PROVIDED ENTRIES:
---

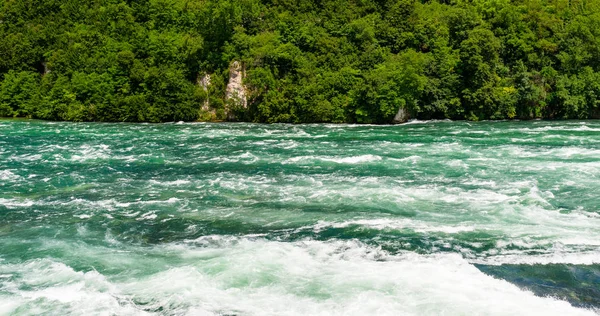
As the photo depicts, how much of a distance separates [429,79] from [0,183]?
135 feet

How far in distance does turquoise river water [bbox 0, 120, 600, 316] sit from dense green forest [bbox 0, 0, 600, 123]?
2215cm

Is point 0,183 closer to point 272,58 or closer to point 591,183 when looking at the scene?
point 591,183

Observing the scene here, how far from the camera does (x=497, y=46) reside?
53156mm

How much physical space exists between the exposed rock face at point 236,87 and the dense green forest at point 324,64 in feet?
2.10

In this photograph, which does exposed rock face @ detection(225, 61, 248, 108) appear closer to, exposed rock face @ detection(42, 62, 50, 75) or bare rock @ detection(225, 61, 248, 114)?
bare rock @ detection(225, 61, 248, 114)

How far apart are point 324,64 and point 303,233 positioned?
43654 millimetres

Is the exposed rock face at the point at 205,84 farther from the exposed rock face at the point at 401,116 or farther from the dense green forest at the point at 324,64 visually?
the exposed rock face at the point at 401,116

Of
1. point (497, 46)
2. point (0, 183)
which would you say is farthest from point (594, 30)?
point (0, 183)

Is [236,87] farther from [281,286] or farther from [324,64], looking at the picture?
[281,286]

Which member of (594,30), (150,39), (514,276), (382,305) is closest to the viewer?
(382,305)

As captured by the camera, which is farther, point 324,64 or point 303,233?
point 324,64

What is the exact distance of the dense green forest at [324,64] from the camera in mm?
51469

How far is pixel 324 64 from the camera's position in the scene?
186 feet

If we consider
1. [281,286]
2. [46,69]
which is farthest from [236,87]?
[281,286]
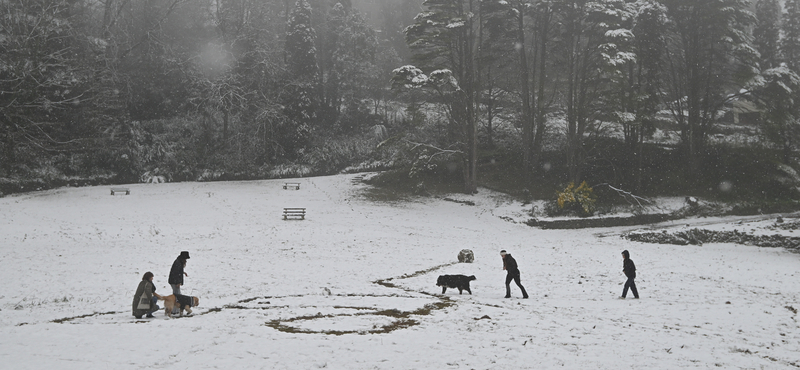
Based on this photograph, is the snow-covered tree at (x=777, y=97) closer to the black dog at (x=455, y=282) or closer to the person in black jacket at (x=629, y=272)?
the person in black jacket at (x=629, y=272)

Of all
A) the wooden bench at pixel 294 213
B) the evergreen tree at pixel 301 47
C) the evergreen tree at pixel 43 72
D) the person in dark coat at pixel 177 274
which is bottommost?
the person in dark coat at pixel 177 274

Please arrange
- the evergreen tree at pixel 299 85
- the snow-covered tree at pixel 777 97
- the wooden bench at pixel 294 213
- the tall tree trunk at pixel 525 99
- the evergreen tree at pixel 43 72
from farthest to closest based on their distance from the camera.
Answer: the evergreen tree at pixel 299 85 < the tall tree trunk at pixel 525 99 < the snow-covered tree at pixel 777 97 < the wooden bench at pixel 294 213 < the evergreen tree at pixel 43 72

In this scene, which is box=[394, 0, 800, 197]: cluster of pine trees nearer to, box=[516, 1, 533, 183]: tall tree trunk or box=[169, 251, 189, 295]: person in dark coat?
box=[516, 1, 533, 183]: tall tree trunk

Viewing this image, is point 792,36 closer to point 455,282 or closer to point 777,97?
point 777,97

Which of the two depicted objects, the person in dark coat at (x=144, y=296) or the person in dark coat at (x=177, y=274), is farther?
the person in dark coat at (x=177, y=274)

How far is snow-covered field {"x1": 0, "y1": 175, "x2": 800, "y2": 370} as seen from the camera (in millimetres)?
8820

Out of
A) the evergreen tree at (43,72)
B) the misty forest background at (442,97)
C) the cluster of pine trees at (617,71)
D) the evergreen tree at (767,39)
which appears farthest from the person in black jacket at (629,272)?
the evergreen tree at (767,39)

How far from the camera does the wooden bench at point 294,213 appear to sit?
92.9 feet

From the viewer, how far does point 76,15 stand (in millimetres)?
36281

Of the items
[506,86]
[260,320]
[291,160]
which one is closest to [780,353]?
[260,320]

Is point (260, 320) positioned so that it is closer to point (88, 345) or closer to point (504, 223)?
point (88, 345)

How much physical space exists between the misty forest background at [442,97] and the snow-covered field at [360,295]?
8498 millimetres

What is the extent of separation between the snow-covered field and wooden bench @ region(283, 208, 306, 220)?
2.84 ft

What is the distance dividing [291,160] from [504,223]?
917 inches
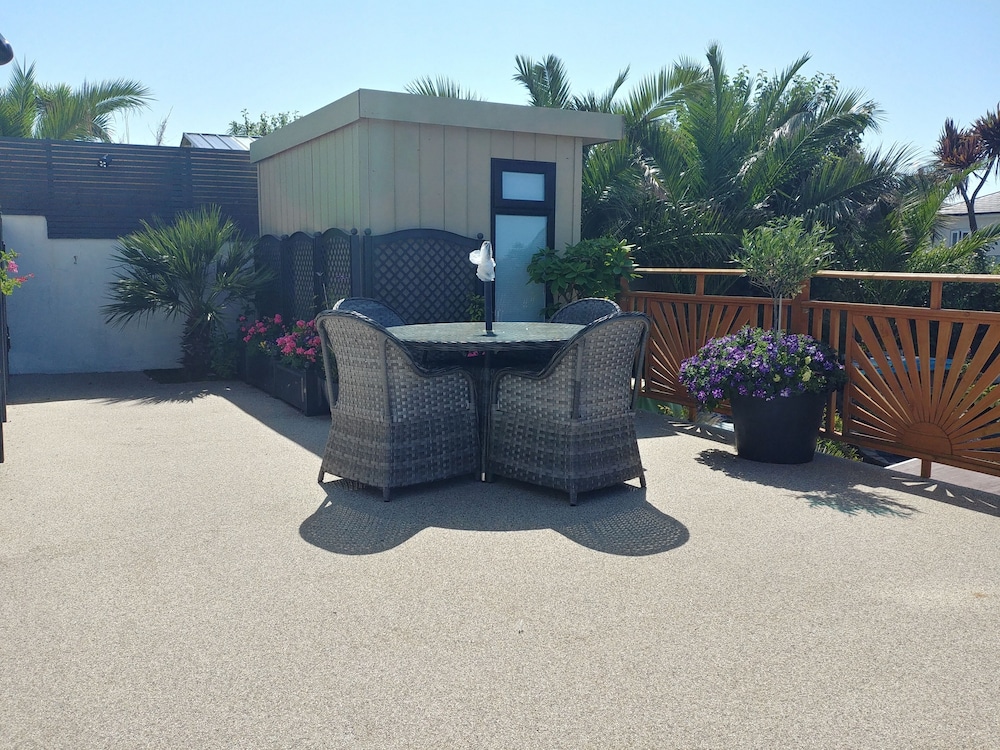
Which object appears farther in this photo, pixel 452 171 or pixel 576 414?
pixel 452 171

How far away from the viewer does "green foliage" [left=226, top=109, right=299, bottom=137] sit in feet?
106

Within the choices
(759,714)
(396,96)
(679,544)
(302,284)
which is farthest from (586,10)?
(759,714)

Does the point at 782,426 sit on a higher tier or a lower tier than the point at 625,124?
lower

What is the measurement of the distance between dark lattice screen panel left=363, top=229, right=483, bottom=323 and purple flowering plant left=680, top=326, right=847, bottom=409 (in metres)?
2.48

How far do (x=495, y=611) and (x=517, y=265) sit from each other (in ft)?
16.2

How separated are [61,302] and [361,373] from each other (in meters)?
6.38

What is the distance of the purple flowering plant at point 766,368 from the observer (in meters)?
4.84

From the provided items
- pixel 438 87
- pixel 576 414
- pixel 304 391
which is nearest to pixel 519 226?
pixel 304 391

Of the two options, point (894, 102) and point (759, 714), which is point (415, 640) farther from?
point (894, 102)

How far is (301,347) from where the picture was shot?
6934mm

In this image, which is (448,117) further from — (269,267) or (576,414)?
(576,414)

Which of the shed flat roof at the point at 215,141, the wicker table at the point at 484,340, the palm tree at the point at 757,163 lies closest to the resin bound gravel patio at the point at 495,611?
the wicker table at the point at 484,340

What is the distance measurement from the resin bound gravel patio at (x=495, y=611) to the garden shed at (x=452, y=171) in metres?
2.82

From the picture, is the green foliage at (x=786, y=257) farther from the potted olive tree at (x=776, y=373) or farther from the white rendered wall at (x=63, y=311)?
the white rendered wall at (x=63, y=311)
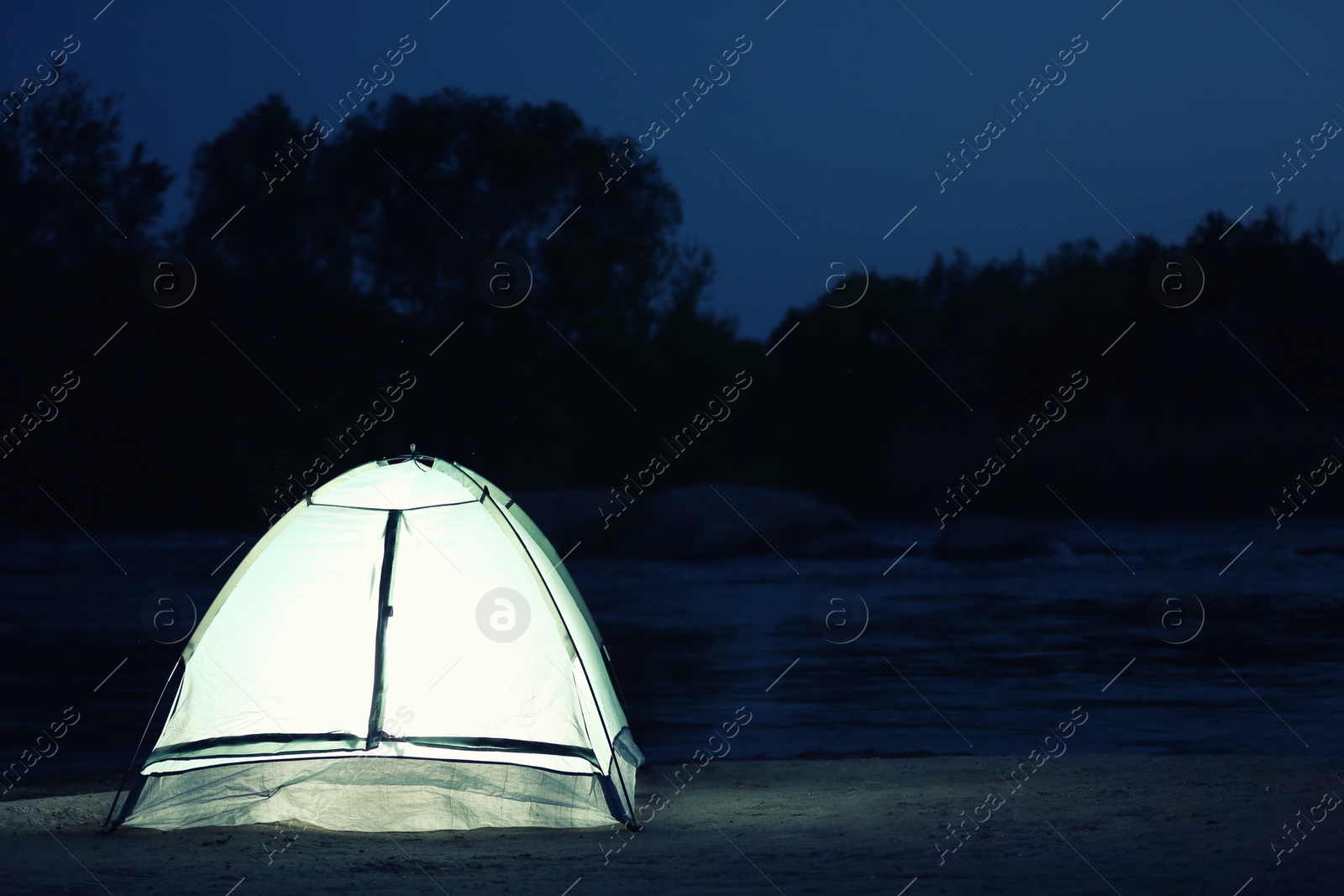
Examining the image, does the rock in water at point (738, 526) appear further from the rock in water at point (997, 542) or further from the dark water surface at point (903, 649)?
the rock in water at point (997, 542)

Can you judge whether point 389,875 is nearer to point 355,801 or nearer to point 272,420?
point 355,801

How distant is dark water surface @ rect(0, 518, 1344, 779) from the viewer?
1095 centimetres

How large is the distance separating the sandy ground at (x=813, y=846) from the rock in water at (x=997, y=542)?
2143 centimetres

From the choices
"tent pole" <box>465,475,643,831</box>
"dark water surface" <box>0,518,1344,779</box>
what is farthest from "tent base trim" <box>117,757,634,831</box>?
"dark water surface" <box>0,518,1344,779</box>

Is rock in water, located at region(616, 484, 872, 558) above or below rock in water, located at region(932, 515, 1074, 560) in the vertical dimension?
Answer: above

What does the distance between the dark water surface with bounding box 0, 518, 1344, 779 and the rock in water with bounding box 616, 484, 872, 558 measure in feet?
4.22

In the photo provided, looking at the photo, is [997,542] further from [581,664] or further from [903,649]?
[581,664]

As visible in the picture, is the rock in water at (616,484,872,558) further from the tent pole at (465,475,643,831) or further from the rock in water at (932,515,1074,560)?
the tent pole at (465,475,643,831)

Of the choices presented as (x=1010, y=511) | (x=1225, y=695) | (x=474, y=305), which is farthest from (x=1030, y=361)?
(x=1225, y=695)

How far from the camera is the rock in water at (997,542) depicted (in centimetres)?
2978

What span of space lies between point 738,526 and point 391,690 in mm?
25229

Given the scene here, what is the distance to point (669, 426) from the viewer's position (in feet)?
163

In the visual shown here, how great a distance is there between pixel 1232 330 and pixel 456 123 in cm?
2808

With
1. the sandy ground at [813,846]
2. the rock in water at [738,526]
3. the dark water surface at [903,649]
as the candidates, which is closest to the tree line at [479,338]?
the rock in water at [738,526]
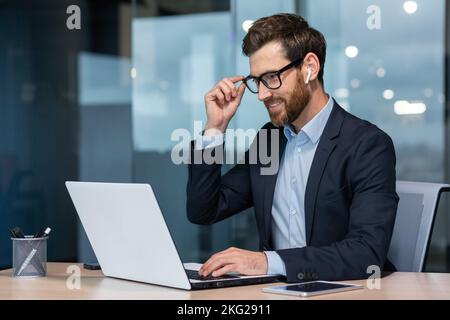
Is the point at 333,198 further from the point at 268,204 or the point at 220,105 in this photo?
the point at 220,105

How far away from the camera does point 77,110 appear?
4.73 m

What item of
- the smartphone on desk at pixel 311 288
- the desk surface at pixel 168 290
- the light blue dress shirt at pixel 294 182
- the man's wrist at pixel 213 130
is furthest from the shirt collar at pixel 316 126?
the smartphone on desk at pixel 311 288

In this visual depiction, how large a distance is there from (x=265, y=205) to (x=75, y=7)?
10.2 feet

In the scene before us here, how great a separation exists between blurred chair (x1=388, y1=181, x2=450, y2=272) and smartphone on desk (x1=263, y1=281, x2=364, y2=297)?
52 cm

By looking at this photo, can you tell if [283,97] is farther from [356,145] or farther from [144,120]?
[144,120]

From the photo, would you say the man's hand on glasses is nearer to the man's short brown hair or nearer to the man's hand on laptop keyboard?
the man's short brown hair

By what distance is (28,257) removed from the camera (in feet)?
6.11

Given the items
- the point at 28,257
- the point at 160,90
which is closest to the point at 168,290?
the point at 28,257

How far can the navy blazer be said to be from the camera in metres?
1.76

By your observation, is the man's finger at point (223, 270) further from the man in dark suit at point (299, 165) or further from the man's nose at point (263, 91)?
the man's nose at point (263, 91)

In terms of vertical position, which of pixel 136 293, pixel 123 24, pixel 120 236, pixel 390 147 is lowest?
pixel 136 293

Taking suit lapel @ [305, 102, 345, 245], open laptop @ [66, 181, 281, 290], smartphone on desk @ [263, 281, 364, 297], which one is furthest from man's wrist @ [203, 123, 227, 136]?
smartphone on desk @ [263, 281, 364, 297]

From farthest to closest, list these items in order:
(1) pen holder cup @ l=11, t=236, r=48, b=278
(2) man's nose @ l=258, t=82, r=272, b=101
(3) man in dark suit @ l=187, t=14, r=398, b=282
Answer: (2) man's nose @ l=258, t=82, r=272, b=101 < (3) man in dark suit @ l=187, t=14, r=398, b=282 < (1) pen holder cup @ l=11, t=236, r=48, b=278

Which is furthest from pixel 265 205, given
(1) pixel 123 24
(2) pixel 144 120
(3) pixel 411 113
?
(1) pixel 123 24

---

Please convert the rows from the line with "From farthest to closest, list" through the last line into a JSON list of strings, one string per line, with blank lines left out.

CORRECT RESULT:
[
  "From farthest to closest, list these items in order:",
  "(1) pen holder cup @ l=11, t=236, r=48, b=278",
  "(2) man's nose @ l=258, t=82, r=272, b=101",
  "(3) man in dark suit @ l=187, t=14, r=398, b=282",
  "Answer: (2) man's nose @ l=258, t=82, r=272, b=101 < (3) man in dark suit @ l=187, t=14, r=398, b=282 < (1) pen holder cup @ l=11, t=236, r=48, b=278",
  "Which is furthest from pixel 265 205, given",
  "(1) pixel 123 24",
  "(2) pixel 144 120",
  "(3) pixel 411 113",
  "?",
  "(1) pixel 123 24"
]